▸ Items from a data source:
---*---

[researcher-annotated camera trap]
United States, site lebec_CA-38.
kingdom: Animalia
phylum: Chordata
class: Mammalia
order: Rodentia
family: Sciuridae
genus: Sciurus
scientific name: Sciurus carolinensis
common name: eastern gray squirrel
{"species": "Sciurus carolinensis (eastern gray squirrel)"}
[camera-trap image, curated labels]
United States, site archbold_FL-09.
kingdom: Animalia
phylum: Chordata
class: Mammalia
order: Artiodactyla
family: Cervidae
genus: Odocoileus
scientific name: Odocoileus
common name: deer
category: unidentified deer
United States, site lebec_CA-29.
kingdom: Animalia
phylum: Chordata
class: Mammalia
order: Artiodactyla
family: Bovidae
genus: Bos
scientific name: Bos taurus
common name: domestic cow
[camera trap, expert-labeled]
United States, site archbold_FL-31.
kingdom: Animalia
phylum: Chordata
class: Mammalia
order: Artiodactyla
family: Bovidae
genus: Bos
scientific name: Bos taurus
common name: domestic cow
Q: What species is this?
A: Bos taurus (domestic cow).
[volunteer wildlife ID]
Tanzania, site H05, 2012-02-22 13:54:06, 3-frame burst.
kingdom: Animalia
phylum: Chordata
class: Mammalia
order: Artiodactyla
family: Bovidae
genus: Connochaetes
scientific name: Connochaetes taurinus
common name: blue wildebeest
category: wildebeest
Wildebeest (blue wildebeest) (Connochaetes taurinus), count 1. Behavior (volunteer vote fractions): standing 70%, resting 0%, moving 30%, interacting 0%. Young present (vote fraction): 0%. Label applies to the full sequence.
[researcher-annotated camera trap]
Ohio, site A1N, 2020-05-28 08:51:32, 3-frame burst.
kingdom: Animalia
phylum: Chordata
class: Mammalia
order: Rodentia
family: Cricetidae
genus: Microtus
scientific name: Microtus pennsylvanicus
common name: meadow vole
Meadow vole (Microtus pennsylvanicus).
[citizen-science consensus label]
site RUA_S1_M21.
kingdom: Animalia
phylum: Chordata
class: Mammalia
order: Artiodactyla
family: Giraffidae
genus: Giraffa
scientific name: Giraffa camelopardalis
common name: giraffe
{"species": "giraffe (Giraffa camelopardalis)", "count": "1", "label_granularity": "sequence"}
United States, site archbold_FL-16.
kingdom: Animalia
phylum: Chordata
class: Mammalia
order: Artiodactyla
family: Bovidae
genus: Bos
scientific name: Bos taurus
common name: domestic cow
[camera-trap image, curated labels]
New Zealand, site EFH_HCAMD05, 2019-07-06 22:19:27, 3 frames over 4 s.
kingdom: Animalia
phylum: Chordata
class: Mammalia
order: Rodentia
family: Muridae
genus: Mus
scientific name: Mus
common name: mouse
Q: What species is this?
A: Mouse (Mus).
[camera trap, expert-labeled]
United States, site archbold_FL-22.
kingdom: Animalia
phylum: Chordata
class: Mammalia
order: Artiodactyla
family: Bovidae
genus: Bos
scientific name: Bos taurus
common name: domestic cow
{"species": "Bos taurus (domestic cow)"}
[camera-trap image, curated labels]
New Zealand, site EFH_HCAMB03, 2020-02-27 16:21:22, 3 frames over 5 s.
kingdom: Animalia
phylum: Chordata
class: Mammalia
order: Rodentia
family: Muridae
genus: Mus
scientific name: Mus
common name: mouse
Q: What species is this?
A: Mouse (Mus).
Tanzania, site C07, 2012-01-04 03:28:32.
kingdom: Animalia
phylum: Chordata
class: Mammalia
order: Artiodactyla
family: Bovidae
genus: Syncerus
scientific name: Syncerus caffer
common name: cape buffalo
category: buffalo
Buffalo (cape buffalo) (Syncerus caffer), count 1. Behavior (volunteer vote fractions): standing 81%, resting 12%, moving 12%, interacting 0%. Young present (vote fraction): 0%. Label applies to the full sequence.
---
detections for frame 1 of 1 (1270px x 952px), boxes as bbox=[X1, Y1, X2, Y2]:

---*---

▸ AIM OF THE TASK: State how many lines in the entries hold "burst". Nothing should come before or after the number.

▸ OUTPUT FOR THIS TASK: 2